GIVEN TEXT:
######

Locate relevant passages in a document by asking the Bidirectional Encoder Representations from Transformers (BERT) model a question.
This sample app leverages the BERT model to find the answer to a user’s question in a body of text. The model accepts text from a document and a question, in natural English, about the document. The model responds with the location of a passage within the document text that answers the question. For example, given the text, “The quick brown fox jumps over the lethargic dog.”, with the question “Who jumped over the dog?”, the BERT model's predicted answer is, “the quick brown fox”.
The BERT model does not generate new sentences to answer a given question. It finds the passage in a document that's most likely to answer the question.
The sample leverages the BERT model by:
- Importing the BERT model’s vocabulary into a dictionary
- Breaking up the document and question texts into tokens
- Converting the tokens to ID numbers using the vocabulary dictionary
- Packing the converted token IDs into the model’s input format
- Calling the BERT model’s prediction(from:) method
- Locating the answer by analyzing the BERT model’s output
- Extracting that answer from the original document text
Before you run the sample code project in Xcode, use a device with either:
- iOS 13 or later
- macOS 10.15 or later
The first step to using the BERT model is to import its vocabulary. The sample creates a vocabulary dictionary by splitting the vocabulary file into lines, each of which has one token.

######

DATA BLOCK:

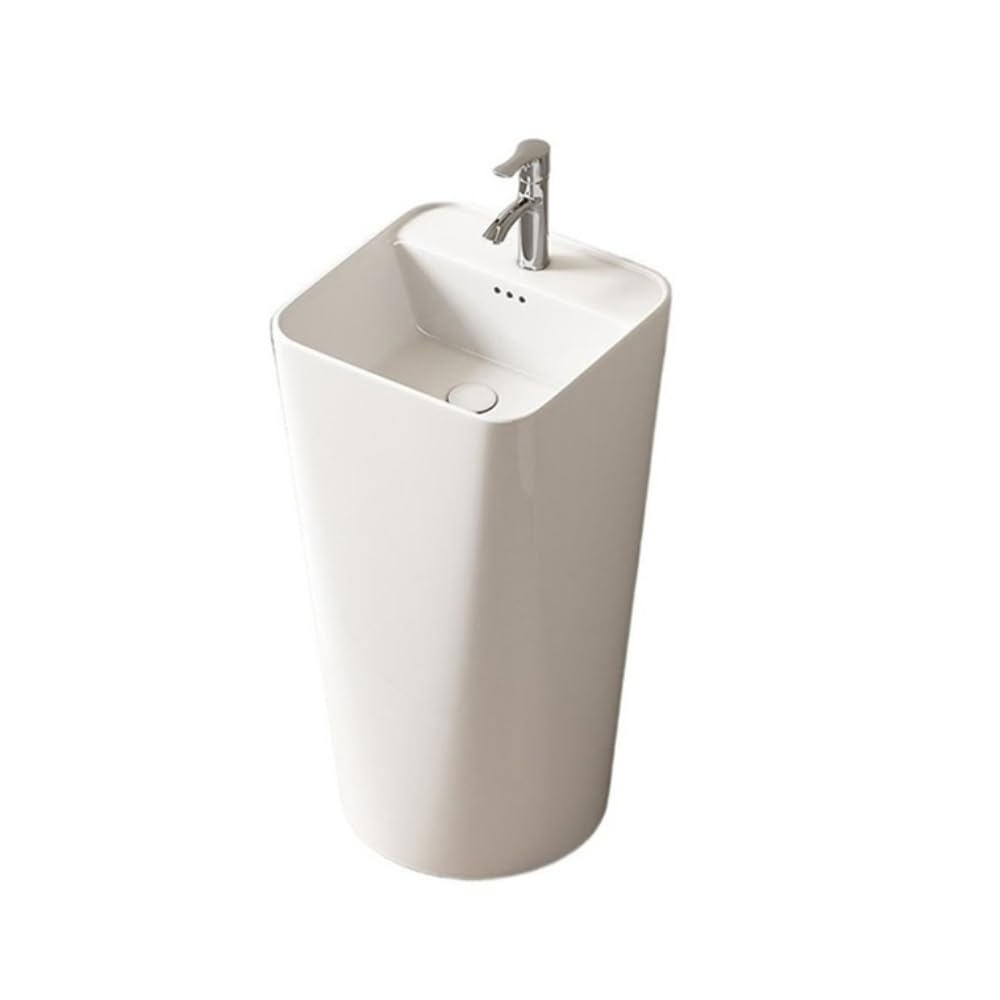 Biały porcelanowy zlew na cokole ze srebrnym kranem i zestawem odpływowym elegancki zestaw umywalkowy łazienkowy nowoczesny design do remontu domu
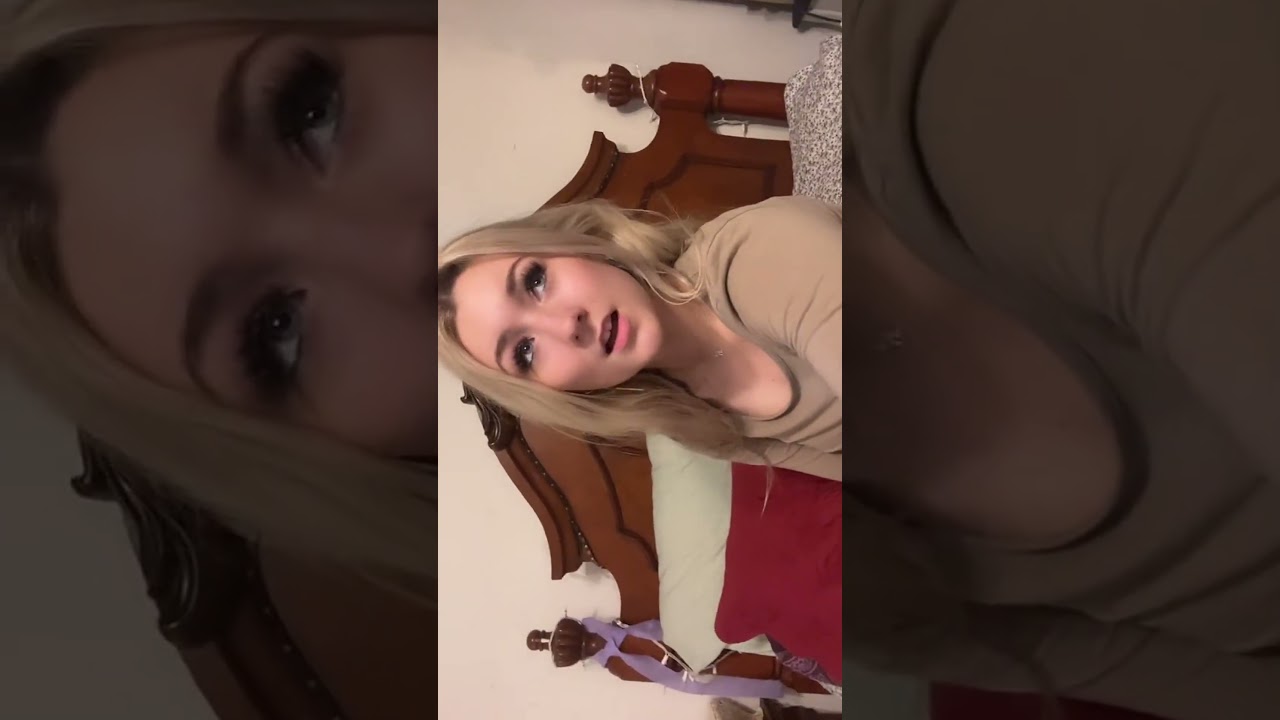 Blonde Woman Lip-Syncing in Bed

######

APPLY WHAT YOU READ:
(a) Update the BERT sample description between "The BERT model does" and "answer the question.", inclusive, replacing "passage" with "excerpt".
(b) From the BERT sample description, list every step the sample uses to leverage the BERT model.
(c) Continue the BERT question-answering sample description from the point where it stops.
The material is not needed for this work.

ANSWER LIST:
(a)
The BERT model does not generate new sentences to answer a given question. It finds the excerpt in a document that's most likely to answer the question.

(b)
- Importing the BERT model’s vocabulary into a dictionary
- Breaking up the document and question texts into tokens
- Converting the tokens to ID numbers using the vocabulary dictionary
- Packing the converted token IDs into the model’s input format
- Calling the BERT model’s prediction(from:) method
- Locating the answer by analyzing the BERT model’s output
- Extracting that answer from the original document text

(c)
The sample's loadVocabulary
method creates a dictionary entry for each token, and each entry occupies an entire line in the vocabulary text file.
The function assigns each token's (zero-based) line number as its value. For example, the first token, "[PAD]"
, has an ID of 0
, and the 5,001st token, "knight"
, has an ID of 5000
.
The BERT model requires you to convert each word into one or more token IDs. Before you can use the vocabulary dictionary to find those IDs, you must divide the document's text and the question's text into word tokens.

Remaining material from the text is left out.